Abgestuft, rund und warm klingen die historisch informierten Instrumente des Orchesters unter der aufmerksamen Leitung von Julius Ebert. Die Stimmen der sechs Sänger harmonieren vor allem in den Ensembles bestens, wobei die amerikanische Sopranistin Sydney Penny ihre Partien wegen eines Bühnenunfalls im Rollstuhl absolvieren muss. Sarah Sophia Malki imponiert als Clorinda mit kampfesmutigem Auftreten und facettenreichem Sopran. Ihr vermeintlicher Gegner Tancredi, Juho Stén, lässt seinen kräftigen Bass mit viel dramatischem Nachdruck erklingen, und als klagende Arianna gestaltet die Mezzosopranistin Catarina Taira ihr Lamento äußerst eindrucksvoll mit feinen Verzierungen und großartigen, starken Steigerungen. Eine besondere Rolle nimmt Marcel Huber als Bote des Liebeskampfs ein; sein fein nuancierter, in den Höhen glanzvoll schimmernder Tenor bewältigt alle Anforderungen und Aussagen seiner Partie bravourös und bestens textverständlich. Als zweiter Tenor bewährt sich Nicolás Elias Spierling in kleineren Rollen. In Herzland aber gefällt besonders Isabel Grübl als Gisèle mit ihrer glaubhaften Gestaltung einer liebenden, aber an den Umständen verzweifelnden Frau und mit ihrem tragfähigen, äußerst variabel differenzierenden Mezzosopran, der stets in den Klangfarben angenehm klingt, nie schrill oder hart wirkt.

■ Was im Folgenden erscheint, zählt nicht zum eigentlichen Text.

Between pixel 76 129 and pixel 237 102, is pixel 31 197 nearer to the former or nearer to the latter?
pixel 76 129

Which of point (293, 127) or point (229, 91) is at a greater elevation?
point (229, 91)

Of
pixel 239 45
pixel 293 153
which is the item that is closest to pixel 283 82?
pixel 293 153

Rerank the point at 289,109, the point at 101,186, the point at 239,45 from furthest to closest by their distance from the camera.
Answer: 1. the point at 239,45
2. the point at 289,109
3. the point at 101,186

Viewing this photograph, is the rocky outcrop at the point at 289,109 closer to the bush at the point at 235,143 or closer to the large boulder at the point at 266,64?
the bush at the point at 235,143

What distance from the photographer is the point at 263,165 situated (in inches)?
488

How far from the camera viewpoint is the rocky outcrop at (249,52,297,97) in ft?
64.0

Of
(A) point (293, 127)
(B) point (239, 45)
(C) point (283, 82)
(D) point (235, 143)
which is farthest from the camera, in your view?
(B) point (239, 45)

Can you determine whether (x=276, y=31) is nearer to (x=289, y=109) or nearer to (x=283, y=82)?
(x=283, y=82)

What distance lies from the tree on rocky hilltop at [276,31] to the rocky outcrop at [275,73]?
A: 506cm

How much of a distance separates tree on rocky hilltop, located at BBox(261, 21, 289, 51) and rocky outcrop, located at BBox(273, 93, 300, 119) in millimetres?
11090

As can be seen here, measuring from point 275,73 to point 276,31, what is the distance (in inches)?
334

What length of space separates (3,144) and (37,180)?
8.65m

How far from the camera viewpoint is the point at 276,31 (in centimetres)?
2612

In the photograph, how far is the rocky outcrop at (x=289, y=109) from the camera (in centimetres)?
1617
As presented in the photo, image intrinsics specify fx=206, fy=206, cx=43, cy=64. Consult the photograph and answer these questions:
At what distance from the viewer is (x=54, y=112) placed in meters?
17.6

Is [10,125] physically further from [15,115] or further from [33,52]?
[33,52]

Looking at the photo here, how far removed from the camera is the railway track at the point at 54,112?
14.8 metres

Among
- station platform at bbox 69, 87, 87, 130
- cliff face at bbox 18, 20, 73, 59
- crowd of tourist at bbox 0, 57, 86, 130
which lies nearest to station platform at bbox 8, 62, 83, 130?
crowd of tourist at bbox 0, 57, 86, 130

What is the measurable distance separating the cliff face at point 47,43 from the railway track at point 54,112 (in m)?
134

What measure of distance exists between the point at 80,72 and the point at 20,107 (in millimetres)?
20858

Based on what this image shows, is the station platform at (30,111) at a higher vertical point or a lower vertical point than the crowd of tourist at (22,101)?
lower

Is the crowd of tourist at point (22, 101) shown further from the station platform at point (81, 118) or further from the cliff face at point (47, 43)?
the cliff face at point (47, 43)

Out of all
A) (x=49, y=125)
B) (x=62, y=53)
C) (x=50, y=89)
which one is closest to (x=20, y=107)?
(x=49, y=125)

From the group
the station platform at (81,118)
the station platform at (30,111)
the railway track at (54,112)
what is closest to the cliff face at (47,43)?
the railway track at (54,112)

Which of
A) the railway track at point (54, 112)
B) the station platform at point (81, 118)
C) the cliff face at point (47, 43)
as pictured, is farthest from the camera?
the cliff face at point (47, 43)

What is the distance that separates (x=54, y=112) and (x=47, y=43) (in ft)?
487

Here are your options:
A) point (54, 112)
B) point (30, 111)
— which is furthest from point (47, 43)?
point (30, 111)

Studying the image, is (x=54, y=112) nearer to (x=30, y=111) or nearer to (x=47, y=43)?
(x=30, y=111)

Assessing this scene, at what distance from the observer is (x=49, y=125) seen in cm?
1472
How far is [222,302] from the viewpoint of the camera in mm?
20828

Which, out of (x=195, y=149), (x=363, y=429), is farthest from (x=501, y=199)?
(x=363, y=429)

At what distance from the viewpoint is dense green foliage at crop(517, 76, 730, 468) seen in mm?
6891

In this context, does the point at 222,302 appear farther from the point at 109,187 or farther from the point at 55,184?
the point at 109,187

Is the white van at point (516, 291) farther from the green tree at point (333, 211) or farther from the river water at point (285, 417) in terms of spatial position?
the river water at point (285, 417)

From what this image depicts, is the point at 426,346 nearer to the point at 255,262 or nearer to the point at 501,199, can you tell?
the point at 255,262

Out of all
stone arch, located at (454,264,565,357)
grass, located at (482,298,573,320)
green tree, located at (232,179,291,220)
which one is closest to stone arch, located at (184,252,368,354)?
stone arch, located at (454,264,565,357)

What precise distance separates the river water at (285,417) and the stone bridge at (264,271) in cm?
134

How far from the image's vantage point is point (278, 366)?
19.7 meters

Ihr Partner Paul wird von Emil Greiter als innerlich schon resignierter Mann dargestellt, und sein sicher geführter, wohl timbrierter Bass-Bariton vollzieht die wechselnden Stimmungen Celans eher zurückhaltend mit gelegentlichen Ausbrüchen nach.

Für die insgesamt spannende, ungewöhnliche Kombination zweier so verschiedener, aber im Innersten verwandter Werke gibt es langen, jubelnden Beifall.